PROBLEMS TO WORK ON>
A. Name every topic on the agenda of the density estimation notes.
B. In the Old Faithful code of the density estimation notes, what value is assigned to h?
C. Carry on the density estimation notes from where they stop.

READING TEXT>
____________________

Agenda

  • Histograms
  • Glivenko-Cantelli theorem
  • Error for density estimates
  • Kernel density estimates
  • Bivariate density estimates

Histograms

  • Histograms are one of the first things learned in "Introduction to Statistics"
  • Simple way of estimating a distribution
    • Split the sample space up into bins
    • Count how many samples fall into each bin
  • If we hold the bins fixed and take more and more data, then the relative frequency for each bin will converge on the bin’s probability

Example: Old Faithful Geyser Data

data(faithful); x0 <- 0; x1 <- 8; h <- .5
my.breaks<-seq(from=x0, to=x1, by=h)
myhist<-hist(faithful$eruptions, breaks=my.breaks, right=F, plot=F)
plot(myhist$mids, myhist$density, type="s", xlab="Eruption length", 
     ylab="Frequency", main="Histogram of Eruption Lengths")

____________________

SUPPLIED RECORDS>
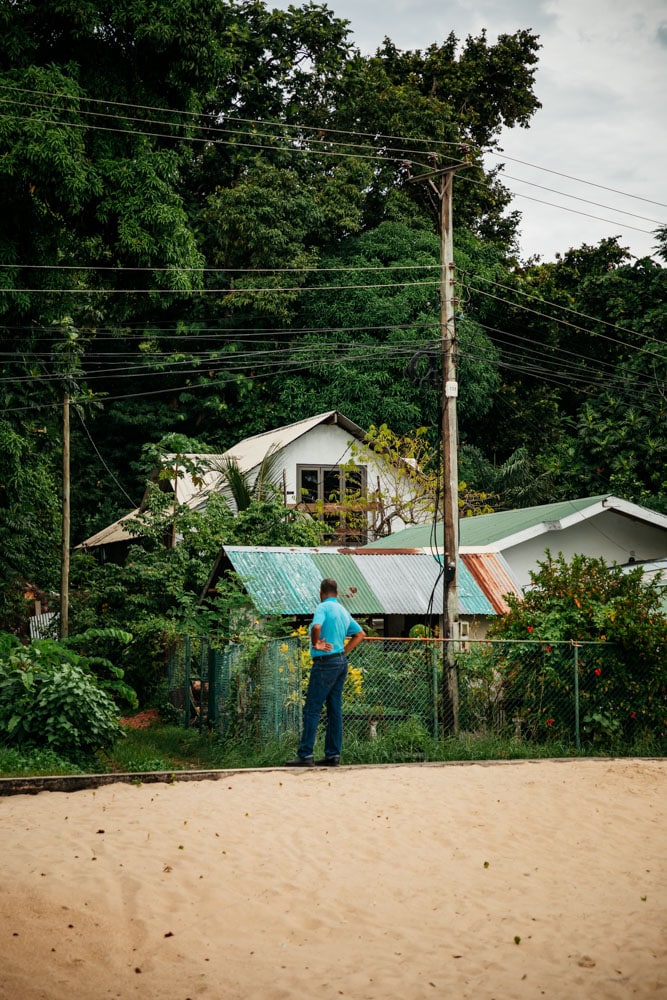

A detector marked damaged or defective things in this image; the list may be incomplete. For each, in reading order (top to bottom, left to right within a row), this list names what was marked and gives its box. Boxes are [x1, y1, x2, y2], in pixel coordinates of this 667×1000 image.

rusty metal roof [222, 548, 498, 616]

____________________

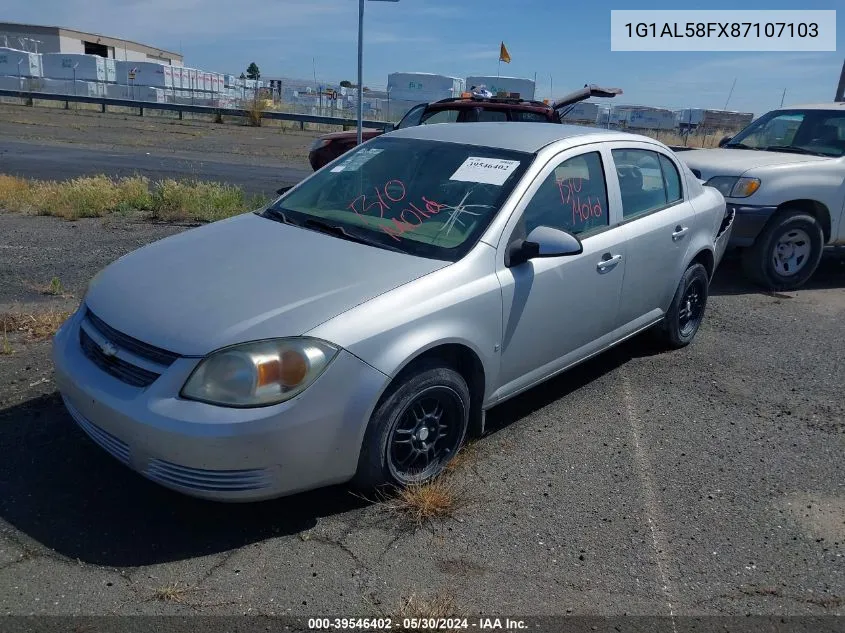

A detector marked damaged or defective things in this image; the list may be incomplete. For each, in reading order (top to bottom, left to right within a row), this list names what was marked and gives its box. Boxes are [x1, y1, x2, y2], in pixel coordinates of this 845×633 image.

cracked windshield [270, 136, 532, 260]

____________________

TASK-BY-TASK ANSWERS>
A. Histograms; Glivenko-Cantelli theorem; Error for density estimates; Kernel density estimates; Bivariate density estimates

B. .5

C.
Histograms

  • What about a density function?
  • Could take our histogram estimate and say that the probability density is uniform within each bin
  • Gives us a piecewise-constant estimate of the density
  • Problem: Will not converge on the true density – unless we shrink the bins as we get more and more data
  • Bias-variance trade-off
    • A large number of very small bins, the minimum bias in our estimate of any density becomes small
    • But the variance grows for very small bins

Example: Old Faithful Geyser Data

Histograms

Bin width primarily controls the amount of smoothing, lots of guidance available

  1. Sturges' rule: Optimal width of class intervals is given by \[ \frac{R}{1+\log_2 n} \] where \(R\) is the sample range – Designed for data sampled from symmetric, unimodal populations
  2. Scott's Normal reference rule: Specifies a bin width \[ 3.49\hat\sigma n^{-1/3} \] where \(\hat \sigma\) is an estimate of the population standard deviation \(\sigma\)
  3. Freedman-Diaconis rule: Specifies the bin width to be \[ 2(IQR)n^{-1/3} \] where the \(IQR\) is the sample inter-quartile range

Histograms

  • Is learning the whole distribution non-parametrically even feasible?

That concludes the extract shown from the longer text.